--- start EXCERPTED DATA ---

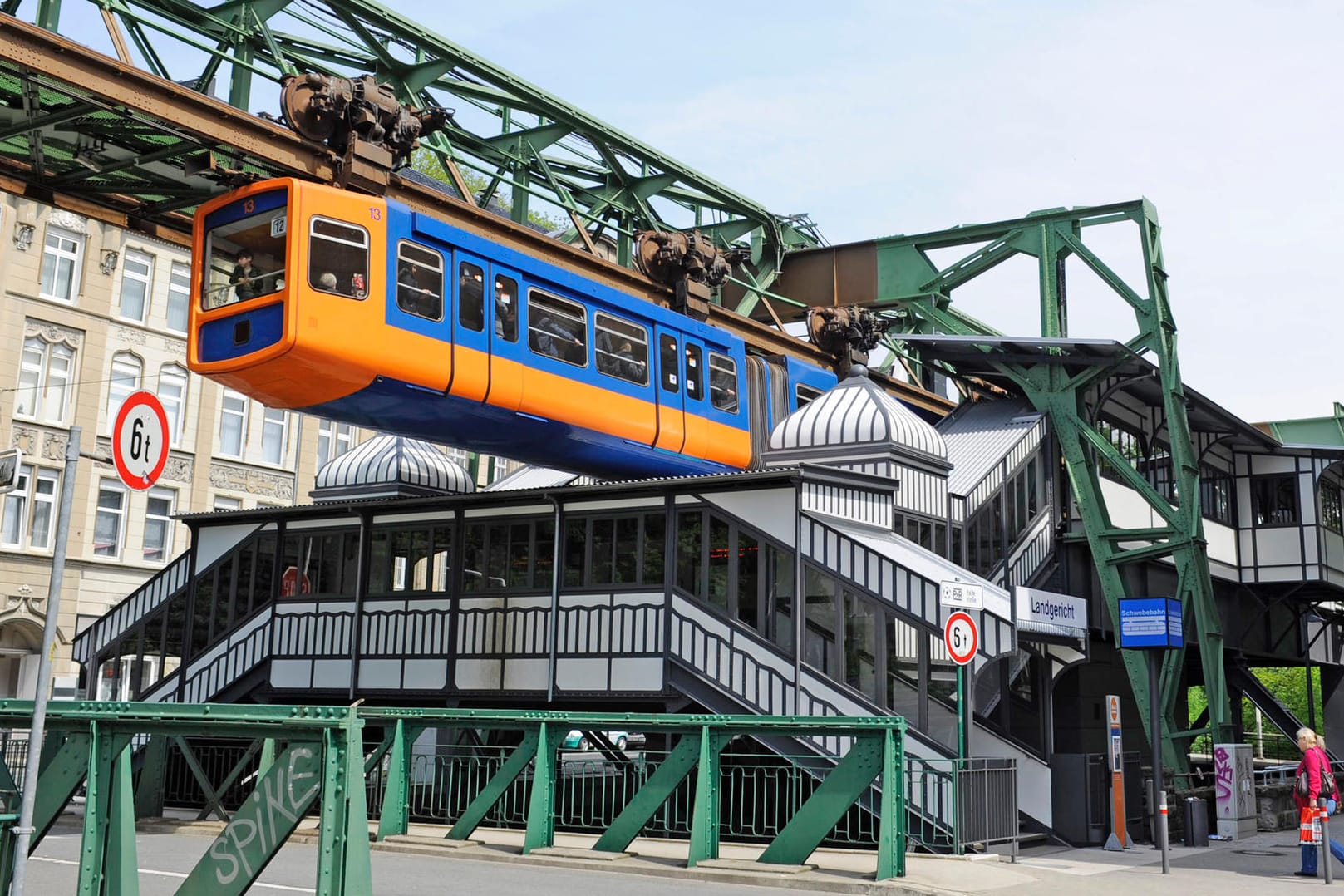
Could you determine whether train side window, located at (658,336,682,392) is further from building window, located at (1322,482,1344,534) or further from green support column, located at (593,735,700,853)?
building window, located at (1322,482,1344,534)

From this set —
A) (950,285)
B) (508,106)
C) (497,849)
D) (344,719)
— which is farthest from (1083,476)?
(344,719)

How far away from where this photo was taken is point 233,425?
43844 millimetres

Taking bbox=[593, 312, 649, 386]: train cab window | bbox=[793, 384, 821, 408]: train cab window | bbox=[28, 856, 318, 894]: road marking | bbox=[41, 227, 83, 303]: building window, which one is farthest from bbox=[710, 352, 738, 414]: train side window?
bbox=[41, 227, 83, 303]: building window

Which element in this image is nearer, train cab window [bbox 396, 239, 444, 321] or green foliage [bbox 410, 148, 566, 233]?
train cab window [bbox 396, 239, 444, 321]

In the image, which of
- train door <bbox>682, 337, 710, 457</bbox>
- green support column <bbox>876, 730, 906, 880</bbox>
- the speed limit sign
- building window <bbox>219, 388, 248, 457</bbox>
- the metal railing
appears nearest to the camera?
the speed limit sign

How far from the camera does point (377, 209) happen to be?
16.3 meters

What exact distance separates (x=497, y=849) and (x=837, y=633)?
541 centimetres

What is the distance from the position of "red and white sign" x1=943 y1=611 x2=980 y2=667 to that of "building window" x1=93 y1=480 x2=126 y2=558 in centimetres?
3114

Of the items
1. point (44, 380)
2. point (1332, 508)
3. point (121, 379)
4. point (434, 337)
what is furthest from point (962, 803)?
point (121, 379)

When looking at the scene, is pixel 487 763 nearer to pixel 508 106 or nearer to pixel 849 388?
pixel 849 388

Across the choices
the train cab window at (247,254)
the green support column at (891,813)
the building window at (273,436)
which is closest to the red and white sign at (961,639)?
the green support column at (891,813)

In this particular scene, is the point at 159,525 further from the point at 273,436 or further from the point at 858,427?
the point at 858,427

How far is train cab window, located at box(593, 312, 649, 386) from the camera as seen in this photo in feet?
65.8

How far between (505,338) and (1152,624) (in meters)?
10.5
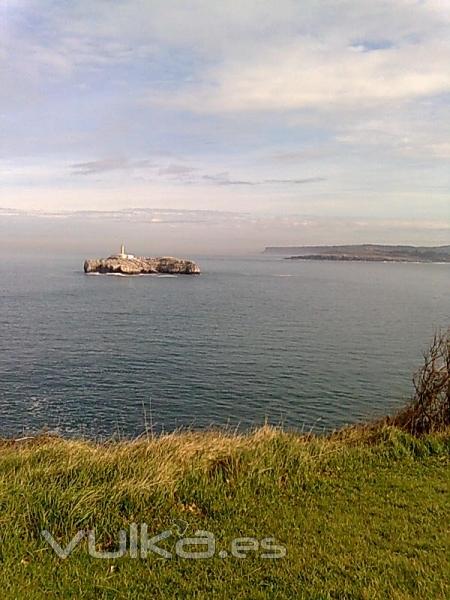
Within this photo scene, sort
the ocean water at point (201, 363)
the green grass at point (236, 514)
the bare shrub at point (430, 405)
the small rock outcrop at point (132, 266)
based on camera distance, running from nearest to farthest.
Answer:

--- end EXCERPTED DATA ---
--- start EXCERPTED DATA ---

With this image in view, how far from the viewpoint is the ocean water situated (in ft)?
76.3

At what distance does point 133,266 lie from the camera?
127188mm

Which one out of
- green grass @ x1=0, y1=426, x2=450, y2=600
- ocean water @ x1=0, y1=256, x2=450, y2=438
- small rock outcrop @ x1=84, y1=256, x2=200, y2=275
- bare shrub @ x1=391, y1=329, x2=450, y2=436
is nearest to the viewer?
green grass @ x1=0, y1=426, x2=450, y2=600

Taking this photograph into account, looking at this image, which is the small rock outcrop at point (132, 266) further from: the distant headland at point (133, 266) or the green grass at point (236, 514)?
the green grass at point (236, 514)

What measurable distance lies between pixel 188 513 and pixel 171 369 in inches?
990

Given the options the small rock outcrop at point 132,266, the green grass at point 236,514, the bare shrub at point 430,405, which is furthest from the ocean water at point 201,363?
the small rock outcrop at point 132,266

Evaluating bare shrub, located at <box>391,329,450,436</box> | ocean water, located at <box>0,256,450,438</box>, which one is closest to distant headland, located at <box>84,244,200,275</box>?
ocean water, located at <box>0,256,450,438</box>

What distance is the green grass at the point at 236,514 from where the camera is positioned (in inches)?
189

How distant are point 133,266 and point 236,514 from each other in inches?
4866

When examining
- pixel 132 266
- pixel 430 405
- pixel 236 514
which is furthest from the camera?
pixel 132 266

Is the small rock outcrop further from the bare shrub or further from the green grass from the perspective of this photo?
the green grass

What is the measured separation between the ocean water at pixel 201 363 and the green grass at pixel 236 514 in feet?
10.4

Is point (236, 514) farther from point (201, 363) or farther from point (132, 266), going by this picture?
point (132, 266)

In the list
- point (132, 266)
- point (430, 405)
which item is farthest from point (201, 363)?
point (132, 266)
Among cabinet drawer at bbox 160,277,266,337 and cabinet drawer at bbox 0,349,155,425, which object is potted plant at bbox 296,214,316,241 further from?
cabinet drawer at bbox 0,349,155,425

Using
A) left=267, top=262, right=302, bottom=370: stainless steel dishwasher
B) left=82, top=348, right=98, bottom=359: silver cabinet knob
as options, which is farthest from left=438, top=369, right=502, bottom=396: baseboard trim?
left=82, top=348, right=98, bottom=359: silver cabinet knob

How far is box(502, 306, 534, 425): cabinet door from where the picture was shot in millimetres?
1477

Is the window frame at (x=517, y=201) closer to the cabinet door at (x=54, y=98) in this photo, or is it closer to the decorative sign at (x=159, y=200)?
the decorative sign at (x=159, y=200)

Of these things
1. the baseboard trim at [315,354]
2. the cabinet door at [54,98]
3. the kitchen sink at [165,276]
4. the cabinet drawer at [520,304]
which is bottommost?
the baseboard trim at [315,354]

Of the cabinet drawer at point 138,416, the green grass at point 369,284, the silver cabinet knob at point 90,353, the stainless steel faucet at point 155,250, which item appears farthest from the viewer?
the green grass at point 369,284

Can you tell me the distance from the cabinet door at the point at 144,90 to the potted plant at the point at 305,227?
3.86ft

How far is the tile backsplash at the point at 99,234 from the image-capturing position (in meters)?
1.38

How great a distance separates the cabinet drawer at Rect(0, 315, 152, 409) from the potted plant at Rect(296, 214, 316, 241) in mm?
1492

--- end EXCERPTED DATA ---

Transcribe the lines starting at the one containing "How far from the camera" and ending at the one containing "541 centimetres", changing nothing in them.

How far from the camera does point (377, 209) happen to be?
16.3 meters

What exact distance separates (x=497, y=849) and (x=837, y=633)?
541 centimetres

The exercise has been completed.